**PASSAGE**
# Emotiva EMC200 VS Audyssey



## musicguy (Nov 28, 2012)

I have a UMC200. Does anybody own both? I am very curious how this UMC200 compares to what i reckon is a industry standard. I really enjoy the UMC200 and use the EMO-Q 2. But how does it compare to other room correction software. 

Should I spend the time to make my own EQ settings. For Home theater what should my EQ setting look like to maximize a BLU-Ray movie. Ie. flat. the bass around 30-80 slightly up?

music guy


----------



## tonyvdb (Sep 5, 2007)

Audyssey is generally the accepted best room correction software. But it depends on the version of Audyssey. Multi EQ XT and XT32 are the best. the lower EQ2 does not filter the sub channel. 

Emotiva's own proprietary EQ is not as good in my opinion but Im sure others will have their own thoughts.


----------



## hjones4841 (Jan 21, 2009)

I agree with Tony. Audyssey has had years of experience to "get it right." Don't get me wrong, Emotiva is fine gear - I have their amps in my system. I am just not sure their room correction is as mature as Audyssey.

My suggestion is to get an AVR with Audyssey XT32. The sub channel EQ feature is very effective.


----------

**RECORDED DATA**
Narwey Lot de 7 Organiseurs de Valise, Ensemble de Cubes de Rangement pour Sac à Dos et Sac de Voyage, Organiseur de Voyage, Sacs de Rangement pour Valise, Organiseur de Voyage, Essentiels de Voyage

==

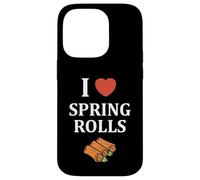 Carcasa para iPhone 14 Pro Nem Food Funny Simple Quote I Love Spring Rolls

* * *

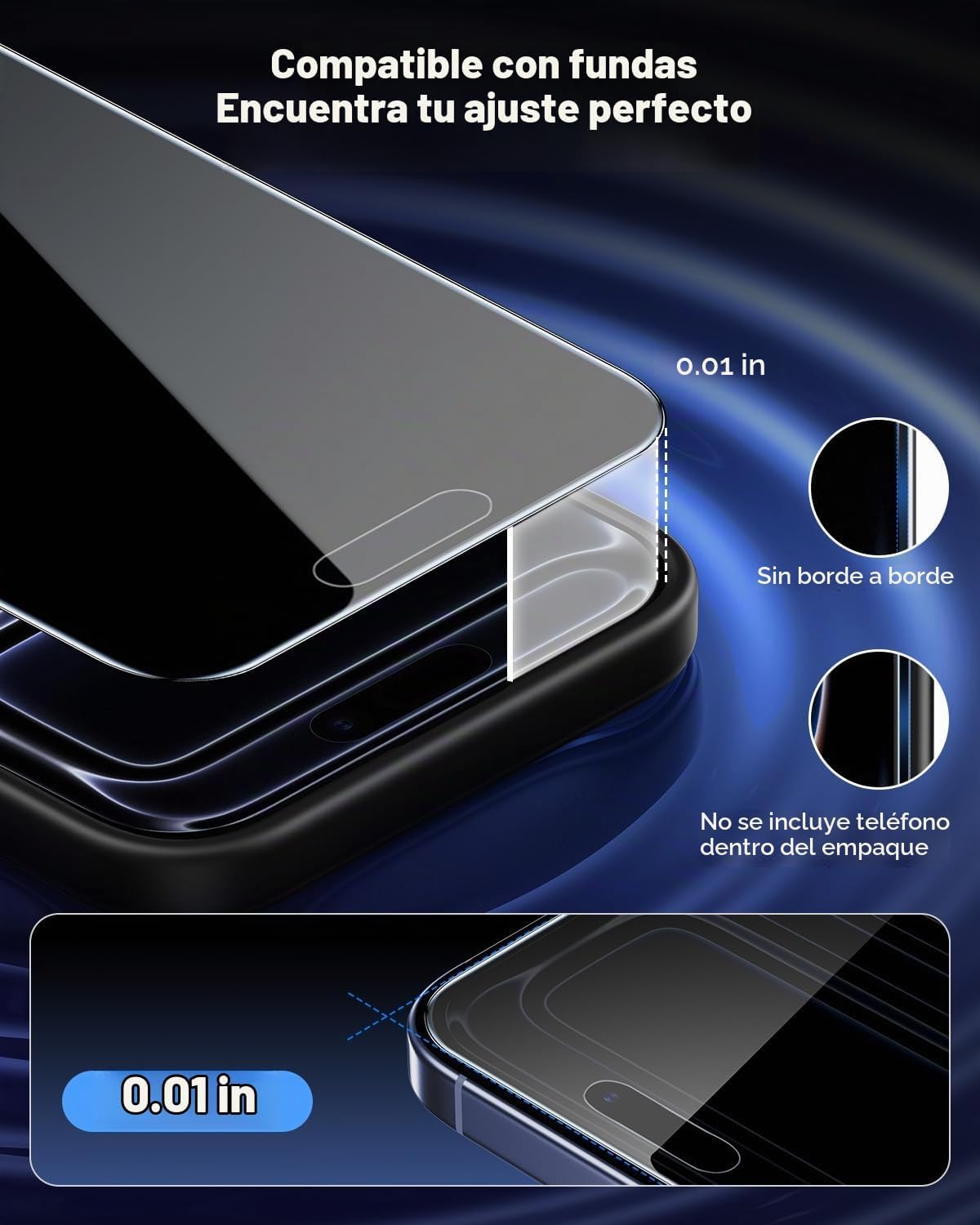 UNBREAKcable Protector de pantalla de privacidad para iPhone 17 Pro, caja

**AIM OF THE EXERCISE**
Print the forum thread word for word, from "Audyssey is generally" to "the sub channel.". The material above comes from a separate source, not from the forum thread.

**RESULT OF THIS TASK**
Audyssey is generally the accepted best room correction software. But it depends on the version of Audyssey. Multi EQ XT and XT32 are the best. the lower EQ2 does not filter the sub channel.